Can you say “dependency hell?” I can.

Secure the Software Supply Chain

Npm is a sterling example of why we need software supply chain security. And we need it now.

So it’s no surprise that “with more than 18,000 npm package versions published in 2021, there’s no question that npm is a valuable tool for developers,” explained Rami Sass, WhiteSource’s co-founder and CEO. But, “Unfortunately, that popularity is being used by threat actors to spread malware and launch attacks that harm businesses and individuals.”

For example, let’s say you downloaded what you thought was the well-regarded npm packages style-resources-loader and sass-loader. But, unlucky you, instead, you download the two brandjacking packages faking them. Besides having names that looked right at a casual glance they also included their good source code. But, hiding away in there was an obfuscated JavaScript file and a pair of binary files hidden as JavaScript components that were up to no good.

Specifically, one of the fake JavaScript files was part of the Cobalt Strike, an adversary simulation framework. The final goal? To put your machine to work mining Monero cryptocurrency. That’s no one’s idea of a good time.

Diffend Yourself

So, what can you do? Well, of course, WhiteSource would like you to download and eventually buy Diffend. Their tool checks to make sure you’re only using verified package sources and that you avoid most npm security traps. Using Diffend is actually a good idea.

In addition, WhiteSource has numerous other suggestions on how to defend yourself against common npm security holes. These include:

• Watch out for typosquatting and its friends. For example, sspec -> rspec; atlas-client -> atlas_client; damerau-levenstein -> damerau-levenshtein; or ruby-bitcoin -> bitcoin-ruby
• Never blindly assume ownership in any registry.
• Migrate from packages that are abandoned or take them over.
• Do not use packages that are fairly new (e.g. days old).
• Report unexpected behaviors and inconsistencies to package owners.
• Never install packages without running an assessment.
• Don’t install upgraded libraries without carefully reviewing the code.
• Make sure that dependency update tools that pull request (PR) updates have enough delay to time to verify packages updates.
• Do not use the same environment variable (ENV) for running specs, building containers, pushing things, etc.

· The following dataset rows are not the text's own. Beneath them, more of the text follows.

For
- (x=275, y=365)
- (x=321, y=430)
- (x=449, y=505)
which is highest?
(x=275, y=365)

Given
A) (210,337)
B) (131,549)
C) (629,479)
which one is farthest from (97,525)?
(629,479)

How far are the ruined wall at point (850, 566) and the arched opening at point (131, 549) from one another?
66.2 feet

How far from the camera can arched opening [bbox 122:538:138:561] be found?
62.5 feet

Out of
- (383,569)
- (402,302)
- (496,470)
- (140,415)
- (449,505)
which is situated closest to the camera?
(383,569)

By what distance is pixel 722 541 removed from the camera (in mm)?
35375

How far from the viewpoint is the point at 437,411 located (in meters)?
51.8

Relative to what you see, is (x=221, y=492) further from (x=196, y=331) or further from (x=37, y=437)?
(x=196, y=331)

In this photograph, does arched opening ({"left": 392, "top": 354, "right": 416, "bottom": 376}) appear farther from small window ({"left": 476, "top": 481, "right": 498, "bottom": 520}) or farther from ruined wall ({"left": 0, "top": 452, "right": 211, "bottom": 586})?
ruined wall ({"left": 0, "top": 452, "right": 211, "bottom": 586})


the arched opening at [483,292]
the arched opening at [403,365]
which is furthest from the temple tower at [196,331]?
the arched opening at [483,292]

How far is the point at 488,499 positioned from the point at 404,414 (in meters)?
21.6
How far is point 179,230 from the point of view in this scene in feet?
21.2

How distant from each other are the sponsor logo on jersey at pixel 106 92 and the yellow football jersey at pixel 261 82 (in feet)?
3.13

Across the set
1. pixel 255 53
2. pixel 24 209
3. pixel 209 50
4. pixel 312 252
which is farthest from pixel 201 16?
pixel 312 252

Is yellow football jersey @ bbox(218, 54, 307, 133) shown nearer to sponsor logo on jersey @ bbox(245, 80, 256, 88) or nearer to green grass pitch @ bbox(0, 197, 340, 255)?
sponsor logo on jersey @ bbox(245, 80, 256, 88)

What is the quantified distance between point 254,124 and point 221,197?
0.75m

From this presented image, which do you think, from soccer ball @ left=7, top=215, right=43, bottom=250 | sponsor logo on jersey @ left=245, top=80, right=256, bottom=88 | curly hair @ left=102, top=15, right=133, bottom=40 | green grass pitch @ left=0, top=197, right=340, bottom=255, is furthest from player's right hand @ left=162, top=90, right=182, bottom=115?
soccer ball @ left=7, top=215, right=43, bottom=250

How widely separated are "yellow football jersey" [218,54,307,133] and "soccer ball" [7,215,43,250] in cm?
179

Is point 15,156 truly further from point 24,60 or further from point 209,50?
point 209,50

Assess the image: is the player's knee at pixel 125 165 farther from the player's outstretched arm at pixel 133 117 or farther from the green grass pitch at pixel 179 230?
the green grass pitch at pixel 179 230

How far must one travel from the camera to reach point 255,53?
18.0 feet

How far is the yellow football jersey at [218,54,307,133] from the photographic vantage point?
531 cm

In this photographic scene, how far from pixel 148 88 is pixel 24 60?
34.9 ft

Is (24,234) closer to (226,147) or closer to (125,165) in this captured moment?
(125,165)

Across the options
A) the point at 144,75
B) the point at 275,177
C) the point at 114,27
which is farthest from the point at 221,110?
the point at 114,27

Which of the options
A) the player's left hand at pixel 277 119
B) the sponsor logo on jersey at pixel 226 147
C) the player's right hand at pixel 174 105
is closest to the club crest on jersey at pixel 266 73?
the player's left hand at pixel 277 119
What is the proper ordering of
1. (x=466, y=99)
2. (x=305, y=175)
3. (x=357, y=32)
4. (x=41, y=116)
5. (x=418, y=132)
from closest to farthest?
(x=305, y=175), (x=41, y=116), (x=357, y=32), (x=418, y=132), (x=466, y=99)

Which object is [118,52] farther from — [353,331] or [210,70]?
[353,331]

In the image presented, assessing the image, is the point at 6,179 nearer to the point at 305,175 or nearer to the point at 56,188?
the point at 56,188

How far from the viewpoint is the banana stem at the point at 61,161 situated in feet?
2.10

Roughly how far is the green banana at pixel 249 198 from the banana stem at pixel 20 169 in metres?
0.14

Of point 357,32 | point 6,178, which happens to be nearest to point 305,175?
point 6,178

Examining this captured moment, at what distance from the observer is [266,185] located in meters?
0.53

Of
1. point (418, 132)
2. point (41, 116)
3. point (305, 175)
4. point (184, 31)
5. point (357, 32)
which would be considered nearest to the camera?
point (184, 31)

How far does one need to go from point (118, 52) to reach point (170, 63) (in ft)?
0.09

Finally, always remember that the most damage to date from npm has not come from conventional malware at all. Instead, it’s come from developers screwing around with their npm libraries, Examples include the recent “colors.js” and “faker.js” mess and 2016’s infamous, “left-pad npm” episode.

In short, while I can’t call npm a “playground for malicious actors,” I can call it ripe for malware and unable to defend itself well from its inherent security problems. If you use npm, and I know many of you do, you must take steps to protect yourself.